Fluorfreie Binder: Alternative zu PTFE

Aktuelle Trockenbeschichtungsverfahren nutzen häufig Binder auf Basis von Polytetrafluorethylen (PTFE), deren Herstellung auf per- und polyfluorierten Alkylsubstanzen (PFAS) basiert. Diese Stoffgruppe steht im Fokus regulatorischer und ökologischer Diskussionen. Vor diesem Hintergrund gewinnen neue Materialkonzepte und integrierte Prozessansätze an Bedeutung. Sie entscheiden darüber, ob sich die Trockenbeschichtung in großem Maßstab industriell durchsetzt und zur wirtschaftlichen Herstellung moderner Batteriezellen beiträgt. Im Projekt FREDY entwickeln Forscher Fraunhofer-Institut für Werkstoff- und Strahltechnik IWS und des taiwanesischen Industrial Technology Research Institute (ITRI) fluorfreie Alternativen mit vergleichbarer oder verbesserter Verarbeitbarkeit.Das Fraunhofer IWS bringt seine Technologie DRYtraec ein und erweitert sie um neue Materialsysteme. Der Ansatz reduziert den Einsatz kritischer Stoffe und stärkt die Nachhaltigkeit der Elektrodenfertigung.

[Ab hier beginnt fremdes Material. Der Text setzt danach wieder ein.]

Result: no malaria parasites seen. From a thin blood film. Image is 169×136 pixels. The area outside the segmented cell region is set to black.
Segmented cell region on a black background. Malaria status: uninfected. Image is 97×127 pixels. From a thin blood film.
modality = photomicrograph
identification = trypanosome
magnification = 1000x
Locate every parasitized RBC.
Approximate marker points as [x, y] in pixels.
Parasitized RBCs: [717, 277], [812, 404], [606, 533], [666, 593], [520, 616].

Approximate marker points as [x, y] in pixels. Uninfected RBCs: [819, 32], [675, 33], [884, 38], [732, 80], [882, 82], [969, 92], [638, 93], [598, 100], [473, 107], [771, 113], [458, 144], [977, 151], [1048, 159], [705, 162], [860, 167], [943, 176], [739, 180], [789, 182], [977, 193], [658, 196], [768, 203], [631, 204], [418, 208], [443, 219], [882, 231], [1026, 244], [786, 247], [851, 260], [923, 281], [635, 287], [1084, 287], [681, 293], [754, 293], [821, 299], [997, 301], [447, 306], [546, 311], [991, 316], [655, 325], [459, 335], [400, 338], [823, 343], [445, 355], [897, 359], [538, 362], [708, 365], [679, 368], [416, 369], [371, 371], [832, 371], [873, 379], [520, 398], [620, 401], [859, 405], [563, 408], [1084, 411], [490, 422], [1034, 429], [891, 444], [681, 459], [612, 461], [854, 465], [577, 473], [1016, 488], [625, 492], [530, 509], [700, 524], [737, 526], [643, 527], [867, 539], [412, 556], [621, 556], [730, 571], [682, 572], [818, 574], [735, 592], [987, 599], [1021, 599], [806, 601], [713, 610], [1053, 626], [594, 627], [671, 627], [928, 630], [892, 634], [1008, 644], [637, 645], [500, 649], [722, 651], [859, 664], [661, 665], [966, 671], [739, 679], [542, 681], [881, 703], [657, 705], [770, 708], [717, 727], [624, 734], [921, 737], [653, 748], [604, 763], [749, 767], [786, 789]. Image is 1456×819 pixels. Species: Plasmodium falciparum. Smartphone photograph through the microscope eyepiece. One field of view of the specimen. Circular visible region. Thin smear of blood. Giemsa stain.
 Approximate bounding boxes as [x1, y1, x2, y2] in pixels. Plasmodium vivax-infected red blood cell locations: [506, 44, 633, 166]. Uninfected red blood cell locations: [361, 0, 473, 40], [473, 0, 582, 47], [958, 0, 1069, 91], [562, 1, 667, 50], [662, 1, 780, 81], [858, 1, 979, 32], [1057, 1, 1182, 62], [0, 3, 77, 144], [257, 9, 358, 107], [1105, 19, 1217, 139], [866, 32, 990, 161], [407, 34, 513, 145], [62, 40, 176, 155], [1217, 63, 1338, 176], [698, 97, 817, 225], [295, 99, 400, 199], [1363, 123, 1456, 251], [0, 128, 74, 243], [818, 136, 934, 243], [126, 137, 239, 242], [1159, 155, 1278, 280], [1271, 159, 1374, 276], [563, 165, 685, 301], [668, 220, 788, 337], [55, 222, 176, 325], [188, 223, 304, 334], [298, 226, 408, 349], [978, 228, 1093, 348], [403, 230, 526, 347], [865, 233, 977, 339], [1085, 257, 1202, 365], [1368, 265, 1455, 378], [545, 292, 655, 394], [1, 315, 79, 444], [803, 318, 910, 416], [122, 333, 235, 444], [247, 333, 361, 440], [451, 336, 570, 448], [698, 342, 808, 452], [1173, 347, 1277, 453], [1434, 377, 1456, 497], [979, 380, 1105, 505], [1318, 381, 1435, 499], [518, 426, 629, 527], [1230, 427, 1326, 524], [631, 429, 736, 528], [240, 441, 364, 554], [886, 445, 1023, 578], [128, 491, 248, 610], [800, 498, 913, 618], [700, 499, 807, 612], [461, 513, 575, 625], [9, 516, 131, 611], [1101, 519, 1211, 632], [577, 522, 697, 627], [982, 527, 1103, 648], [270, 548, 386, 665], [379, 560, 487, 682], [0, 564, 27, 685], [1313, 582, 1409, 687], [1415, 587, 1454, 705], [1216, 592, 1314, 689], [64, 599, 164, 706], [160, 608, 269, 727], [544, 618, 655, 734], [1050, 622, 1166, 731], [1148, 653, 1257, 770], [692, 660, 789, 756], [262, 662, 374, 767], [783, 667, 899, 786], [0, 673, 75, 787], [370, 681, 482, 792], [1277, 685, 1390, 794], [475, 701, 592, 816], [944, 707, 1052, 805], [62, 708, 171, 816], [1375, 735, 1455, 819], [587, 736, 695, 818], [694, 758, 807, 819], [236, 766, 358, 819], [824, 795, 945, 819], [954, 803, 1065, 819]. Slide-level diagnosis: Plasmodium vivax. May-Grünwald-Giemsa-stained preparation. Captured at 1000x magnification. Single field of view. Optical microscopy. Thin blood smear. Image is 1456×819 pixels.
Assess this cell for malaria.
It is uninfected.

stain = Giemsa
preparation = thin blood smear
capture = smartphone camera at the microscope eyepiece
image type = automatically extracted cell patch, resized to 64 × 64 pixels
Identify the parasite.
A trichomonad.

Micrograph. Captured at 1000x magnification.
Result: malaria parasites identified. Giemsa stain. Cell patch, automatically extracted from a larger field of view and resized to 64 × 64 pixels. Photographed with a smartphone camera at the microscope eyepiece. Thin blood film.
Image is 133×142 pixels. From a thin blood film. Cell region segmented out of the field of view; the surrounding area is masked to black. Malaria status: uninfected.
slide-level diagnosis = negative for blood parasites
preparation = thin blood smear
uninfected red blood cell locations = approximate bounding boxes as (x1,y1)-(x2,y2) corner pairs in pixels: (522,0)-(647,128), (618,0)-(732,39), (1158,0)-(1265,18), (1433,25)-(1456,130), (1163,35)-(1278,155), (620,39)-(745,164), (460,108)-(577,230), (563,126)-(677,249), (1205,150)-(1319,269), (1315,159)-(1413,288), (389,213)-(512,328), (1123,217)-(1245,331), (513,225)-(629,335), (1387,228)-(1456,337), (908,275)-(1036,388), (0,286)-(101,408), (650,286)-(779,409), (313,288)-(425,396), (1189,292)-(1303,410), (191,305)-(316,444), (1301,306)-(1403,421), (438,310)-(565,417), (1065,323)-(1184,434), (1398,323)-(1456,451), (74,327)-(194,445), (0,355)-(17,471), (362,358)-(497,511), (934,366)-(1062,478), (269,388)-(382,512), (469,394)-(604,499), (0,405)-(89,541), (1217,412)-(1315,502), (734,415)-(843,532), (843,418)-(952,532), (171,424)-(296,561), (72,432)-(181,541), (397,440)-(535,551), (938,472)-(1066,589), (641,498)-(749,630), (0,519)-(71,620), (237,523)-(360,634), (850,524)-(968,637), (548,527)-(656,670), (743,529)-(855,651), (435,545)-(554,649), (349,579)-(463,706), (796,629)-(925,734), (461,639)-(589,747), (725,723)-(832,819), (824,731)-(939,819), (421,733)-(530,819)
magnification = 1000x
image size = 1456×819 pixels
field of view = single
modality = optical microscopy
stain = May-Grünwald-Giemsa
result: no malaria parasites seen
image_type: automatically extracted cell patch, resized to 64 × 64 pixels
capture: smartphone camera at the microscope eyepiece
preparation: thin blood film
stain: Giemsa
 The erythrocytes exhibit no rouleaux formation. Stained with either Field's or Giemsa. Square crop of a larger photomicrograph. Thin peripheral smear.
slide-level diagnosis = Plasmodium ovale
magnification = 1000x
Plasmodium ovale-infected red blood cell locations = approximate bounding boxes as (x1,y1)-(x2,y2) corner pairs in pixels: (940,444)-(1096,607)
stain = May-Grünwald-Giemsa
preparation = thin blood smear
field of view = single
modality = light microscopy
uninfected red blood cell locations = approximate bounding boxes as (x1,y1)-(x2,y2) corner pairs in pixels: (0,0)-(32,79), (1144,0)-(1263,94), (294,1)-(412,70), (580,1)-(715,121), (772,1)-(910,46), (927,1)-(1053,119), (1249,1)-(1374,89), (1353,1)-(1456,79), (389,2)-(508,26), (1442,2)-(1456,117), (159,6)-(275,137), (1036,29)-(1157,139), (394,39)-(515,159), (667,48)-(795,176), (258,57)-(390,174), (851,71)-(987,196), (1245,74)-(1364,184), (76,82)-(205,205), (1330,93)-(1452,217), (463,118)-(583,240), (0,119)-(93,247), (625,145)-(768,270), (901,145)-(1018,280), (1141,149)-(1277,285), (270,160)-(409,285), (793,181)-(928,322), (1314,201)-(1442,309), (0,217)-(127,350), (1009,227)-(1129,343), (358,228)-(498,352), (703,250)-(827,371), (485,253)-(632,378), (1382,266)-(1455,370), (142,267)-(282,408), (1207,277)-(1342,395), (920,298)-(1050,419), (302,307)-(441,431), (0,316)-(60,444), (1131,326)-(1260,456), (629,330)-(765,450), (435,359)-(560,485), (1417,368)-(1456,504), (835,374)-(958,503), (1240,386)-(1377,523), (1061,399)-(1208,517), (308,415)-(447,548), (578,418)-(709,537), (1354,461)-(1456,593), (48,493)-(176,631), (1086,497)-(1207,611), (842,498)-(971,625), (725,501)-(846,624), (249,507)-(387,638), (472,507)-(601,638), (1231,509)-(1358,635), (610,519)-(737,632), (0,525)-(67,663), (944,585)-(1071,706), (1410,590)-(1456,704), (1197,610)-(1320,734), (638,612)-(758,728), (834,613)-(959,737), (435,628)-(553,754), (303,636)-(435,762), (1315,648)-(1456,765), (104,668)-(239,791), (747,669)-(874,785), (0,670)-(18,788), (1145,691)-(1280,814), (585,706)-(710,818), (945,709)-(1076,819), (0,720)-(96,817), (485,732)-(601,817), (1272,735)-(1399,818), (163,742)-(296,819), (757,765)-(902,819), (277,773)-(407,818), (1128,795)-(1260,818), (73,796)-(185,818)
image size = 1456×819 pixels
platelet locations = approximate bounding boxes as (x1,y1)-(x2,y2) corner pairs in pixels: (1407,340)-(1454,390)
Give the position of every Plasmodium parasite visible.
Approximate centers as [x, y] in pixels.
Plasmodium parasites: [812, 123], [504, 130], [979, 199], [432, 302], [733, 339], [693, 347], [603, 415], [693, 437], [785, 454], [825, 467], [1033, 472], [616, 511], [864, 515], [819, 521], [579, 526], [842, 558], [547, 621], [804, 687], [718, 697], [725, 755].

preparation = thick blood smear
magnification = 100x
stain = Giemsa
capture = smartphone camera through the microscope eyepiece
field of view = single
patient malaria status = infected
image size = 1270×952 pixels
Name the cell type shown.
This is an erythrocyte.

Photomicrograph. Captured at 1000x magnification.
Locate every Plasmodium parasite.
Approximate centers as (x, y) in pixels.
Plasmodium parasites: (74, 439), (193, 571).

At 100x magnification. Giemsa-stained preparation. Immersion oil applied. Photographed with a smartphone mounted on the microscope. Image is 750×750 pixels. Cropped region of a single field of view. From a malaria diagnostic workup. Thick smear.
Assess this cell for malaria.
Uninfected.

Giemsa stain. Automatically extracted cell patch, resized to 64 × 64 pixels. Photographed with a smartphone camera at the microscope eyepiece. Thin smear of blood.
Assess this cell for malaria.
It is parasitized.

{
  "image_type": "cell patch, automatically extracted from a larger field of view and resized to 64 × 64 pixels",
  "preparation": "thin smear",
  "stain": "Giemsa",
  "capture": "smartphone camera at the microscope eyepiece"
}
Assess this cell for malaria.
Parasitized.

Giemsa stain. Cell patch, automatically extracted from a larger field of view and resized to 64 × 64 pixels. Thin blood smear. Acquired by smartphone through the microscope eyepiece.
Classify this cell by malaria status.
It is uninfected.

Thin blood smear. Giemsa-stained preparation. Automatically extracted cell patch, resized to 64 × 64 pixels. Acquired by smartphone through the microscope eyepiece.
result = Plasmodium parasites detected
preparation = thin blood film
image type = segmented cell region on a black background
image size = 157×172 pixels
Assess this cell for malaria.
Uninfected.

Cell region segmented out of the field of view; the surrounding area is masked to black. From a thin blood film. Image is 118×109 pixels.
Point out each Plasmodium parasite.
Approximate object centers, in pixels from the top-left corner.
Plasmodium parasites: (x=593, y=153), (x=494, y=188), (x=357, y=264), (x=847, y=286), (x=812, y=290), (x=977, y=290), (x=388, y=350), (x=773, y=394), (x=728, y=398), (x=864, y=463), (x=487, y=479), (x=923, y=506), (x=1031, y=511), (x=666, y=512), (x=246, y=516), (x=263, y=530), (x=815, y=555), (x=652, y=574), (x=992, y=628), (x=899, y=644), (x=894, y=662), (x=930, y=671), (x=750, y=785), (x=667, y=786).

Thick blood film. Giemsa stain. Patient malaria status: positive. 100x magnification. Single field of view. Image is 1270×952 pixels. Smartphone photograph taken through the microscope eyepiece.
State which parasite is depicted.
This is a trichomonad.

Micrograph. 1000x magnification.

Stabilere Aktivmaterialien durch ALD

Parallel optimiert das Projekt die Aktivmaterialien. Das Team nutzt die Atomic-Layer-Deposition-Technologie von ITRI, um definierte Beschichtungen auf Partikeloberflächen aufzubringen. Diese „Core-Shell-Strukturen“ erhöhen die elektrochemische Stabilität und verbessern die Leistungsfähigkeit der Zellen. ITRI bringt seine Expertise in der Entwicklung solcher Partikelsysteme ein und ergänzt die Kompetenzen des Fraunhofer IWS in der Trockenbeschichtung. 
Das Projekt richtet sich an Materialhersteller, Anlagenbauer und Zellproduzenten. Die enge Verzahnung von Material-, Prozess- und Anlagenentwicklung verkürzt Entwicklungszyklen und erleichtert die Überführung in industrielle Fertigung. Die Zusammenarbeit stärkt zudem die technologische Souveränität im Batteriebereich in Deutschland und Taiwan. Das Projekt läuft von September 2025 bis August 2028.